> **GIVEN PROBLEM**: Convert the records into a two-column CSV with the headers text and answer, starting at the line containing "With respect to" and running through the end of the records. Write one row per record, put each field in quotation marks, and replace any line breaks with spaces.

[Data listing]

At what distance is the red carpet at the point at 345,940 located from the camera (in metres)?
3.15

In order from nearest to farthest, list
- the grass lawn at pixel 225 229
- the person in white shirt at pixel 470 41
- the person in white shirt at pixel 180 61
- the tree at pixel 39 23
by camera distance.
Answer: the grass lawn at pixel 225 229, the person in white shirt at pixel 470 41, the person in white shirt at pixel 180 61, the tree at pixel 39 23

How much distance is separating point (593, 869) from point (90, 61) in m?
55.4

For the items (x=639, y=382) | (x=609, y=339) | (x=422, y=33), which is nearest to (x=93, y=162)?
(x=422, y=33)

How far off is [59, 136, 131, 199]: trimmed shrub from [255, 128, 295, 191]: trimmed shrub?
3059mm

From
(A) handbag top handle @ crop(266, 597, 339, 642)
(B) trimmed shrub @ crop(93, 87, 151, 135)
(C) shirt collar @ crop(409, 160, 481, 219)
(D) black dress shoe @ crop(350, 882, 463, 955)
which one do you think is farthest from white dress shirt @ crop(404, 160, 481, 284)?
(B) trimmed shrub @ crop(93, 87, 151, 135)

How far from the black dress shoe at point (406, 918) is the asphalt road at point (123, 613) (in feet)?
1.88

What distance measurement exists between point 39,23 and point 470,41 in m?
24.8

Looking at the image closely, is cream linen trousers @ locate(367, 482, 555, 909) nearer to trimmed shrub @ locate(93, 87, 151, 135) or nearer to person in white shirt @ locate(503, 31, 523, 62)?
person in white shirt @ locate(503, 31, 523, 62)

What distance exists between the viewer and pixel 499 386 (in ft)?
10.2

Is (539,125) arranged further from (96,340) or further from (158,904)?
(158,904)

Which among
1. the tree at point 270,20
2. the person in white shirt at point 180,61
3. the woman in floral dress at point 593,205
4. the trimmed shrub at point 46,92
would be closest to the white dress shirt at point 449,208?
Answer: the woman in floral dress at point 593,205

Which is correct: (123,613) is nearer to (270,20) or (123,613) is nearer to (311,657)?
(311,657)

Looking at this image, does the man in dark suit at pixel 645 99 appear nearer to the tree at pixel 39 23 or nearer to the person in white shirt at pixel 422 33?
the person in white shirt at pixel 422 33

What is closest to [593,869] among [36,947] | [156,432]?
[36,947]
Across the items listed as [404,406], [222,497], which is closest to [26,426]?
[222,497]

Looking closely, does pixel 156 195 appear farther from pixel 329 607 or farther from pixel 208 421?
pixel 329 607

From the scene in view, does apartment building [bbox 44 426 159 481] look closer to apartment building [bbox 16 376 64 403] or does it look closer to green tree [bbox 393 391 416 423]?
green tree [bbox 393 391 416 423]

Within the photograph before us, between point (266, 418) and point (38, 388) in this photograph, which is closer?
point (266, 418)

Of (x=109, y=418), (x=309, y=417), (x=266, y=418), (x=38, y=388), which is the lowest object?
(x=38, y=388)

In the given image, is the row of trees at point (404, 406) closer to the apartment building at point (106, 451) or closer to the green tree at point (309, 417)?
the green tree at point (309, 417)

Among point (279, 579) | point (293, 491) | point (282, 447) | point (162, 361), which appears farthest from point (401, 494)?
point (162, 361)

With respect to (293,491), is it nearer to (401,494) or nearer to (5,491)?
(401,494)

> **IN RESPONSE**:
text,answer
"With respect to (293,491), is it nearer to (401,494) or nearer to (5,491)?","(401,494)"